First of all, the writing bit line segments 10 and 20 are connected at one end to a supply 60, for example 1.2 volts. For writing addressing of one column among a plurality, column address decoding means are provided. These means are constituted by an address bus 70, carrying for example six column address signals in the case of a memory plane comprising 64 columns, associated with address decoding circuits 80 for each column, realized in static logic. The output of each column decoding circuit 80 is provide for piloting programming means 90 associated with the addressed writing bit line segment. These programming means 90, also ensuring the switching of the line segment to earth, are symbolically represented by a transistor of which the source is connected to an earth (ground) line 100, the drain is connected to the writing line segment 10 and the gate is controlled by the output of the column decoding circuit 80.

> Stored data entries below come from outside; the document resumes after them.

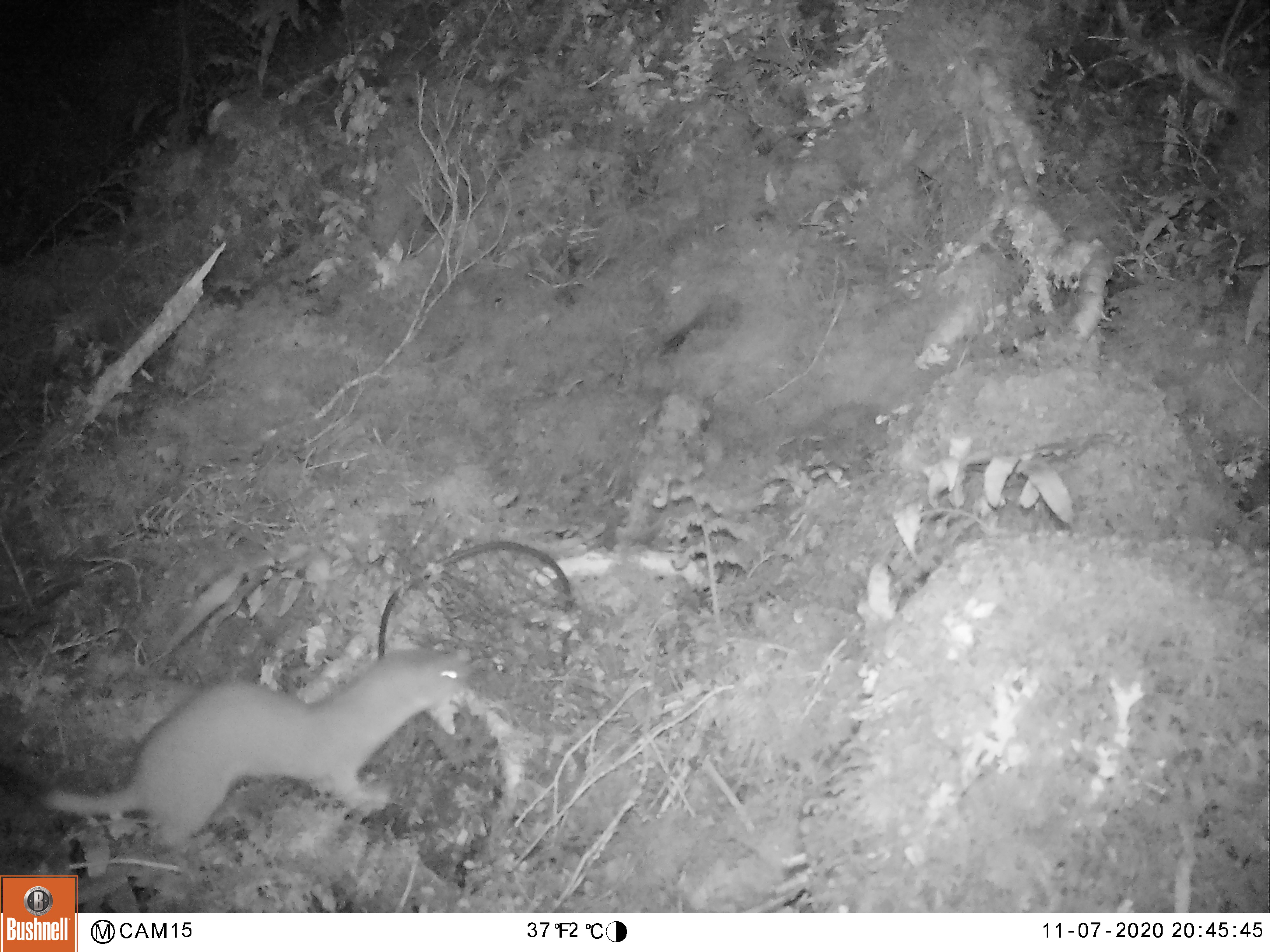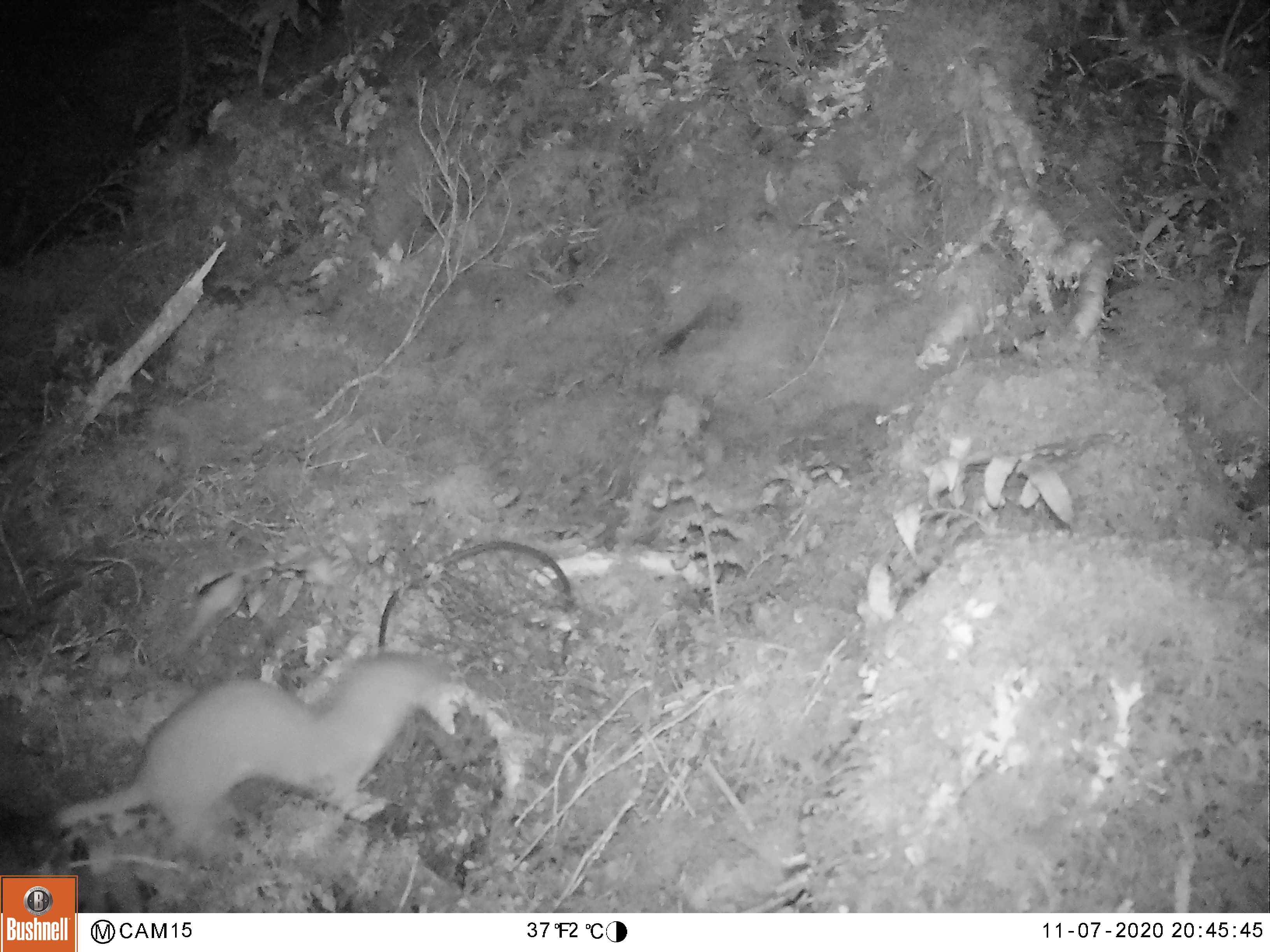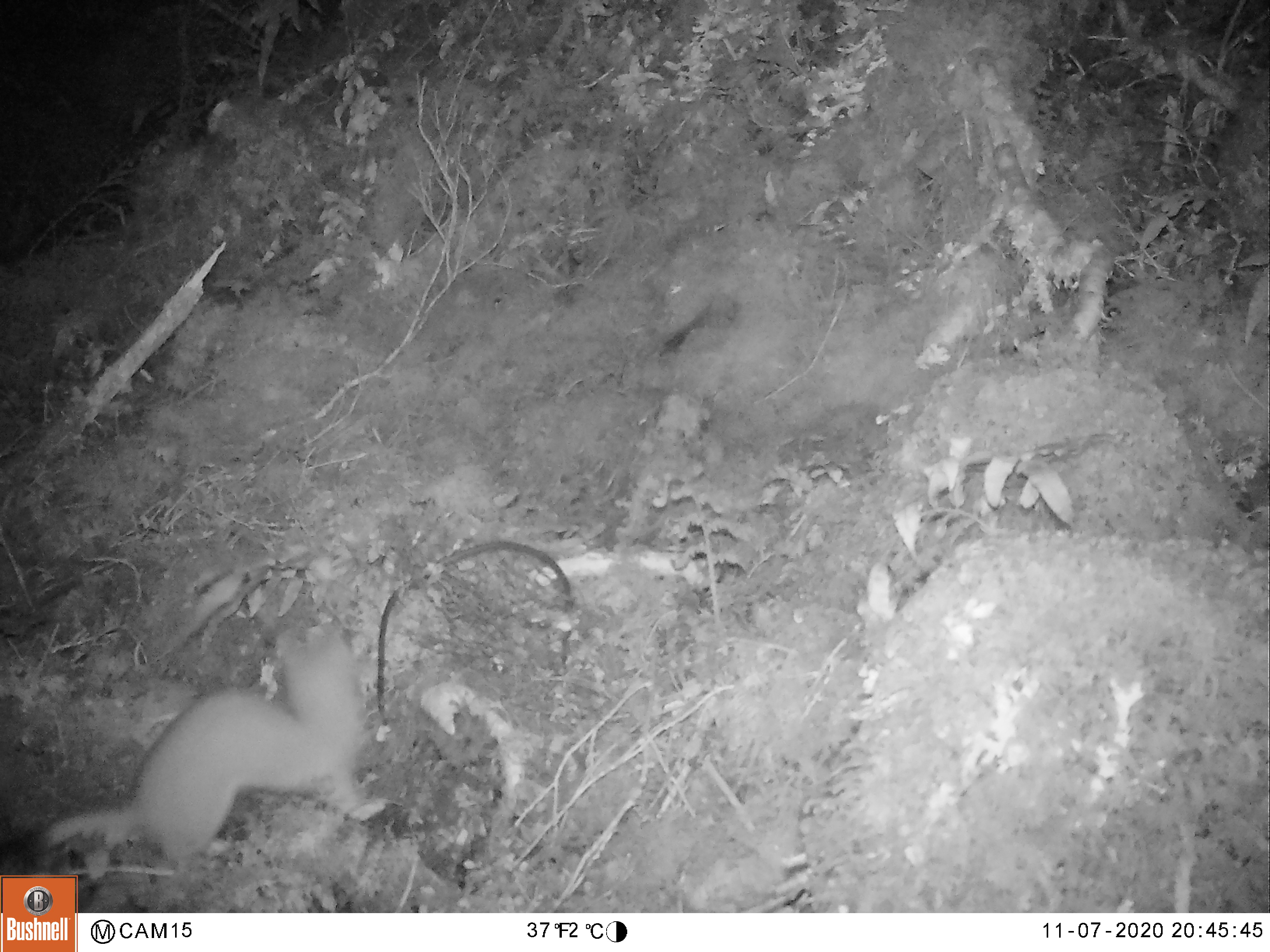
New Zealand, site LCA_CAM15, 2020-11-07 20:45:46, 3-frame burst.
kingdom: Animalia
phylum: Chordata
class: Mammalia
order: Carnivora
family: Mustelidae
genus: Mustela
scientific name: Mustela erminea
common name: stoat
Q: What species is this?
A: Stoat (Mustela erminea).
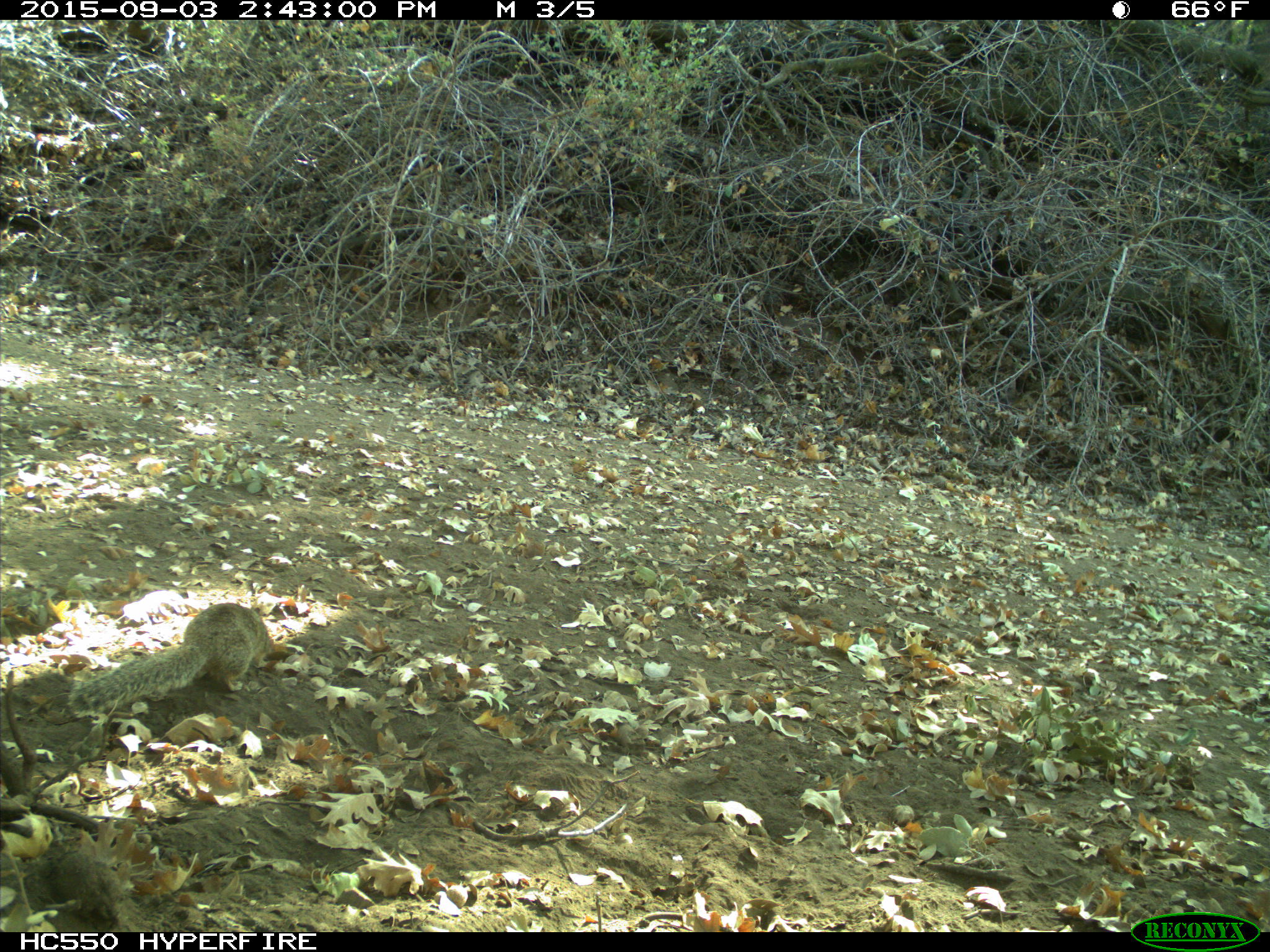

As for the reading circuitry, it is partially dissociated from the writing circuitry, and will be considered in more detail later in the description.
At this stage, it is suitable first of all to note that plural writing bit line segments (not shown) such as the segment 10, are cascaded along each column of the memory plane. For each cascaded segment of writing bit line, it is necessary to provide programming means, and associated address decoding means therefore have to be provided.
The major of disadvantage of such an architecture with segmented writing lines therefore resides in the necessary redundancy of the address decoding means at each occurrence of a writing line segment, so as to be able to select one writing segment among the plural segments.
In the perspective of a segmented architecture, and taking account of design requirements for increased density of the memories, reproducing the specific address decoding logic cannot be hoped for at the level of all the writing line segments, these elements in fact consuming much space on the memory plane.
There is accordingly a need to remedy the abovementioned disadvantages. It is proposed that a memory device include segmented writing lines in which addressing different writing line segments for writing does not lead to an overload of line address decoding means, and which does not penalize in terms of memory plane density.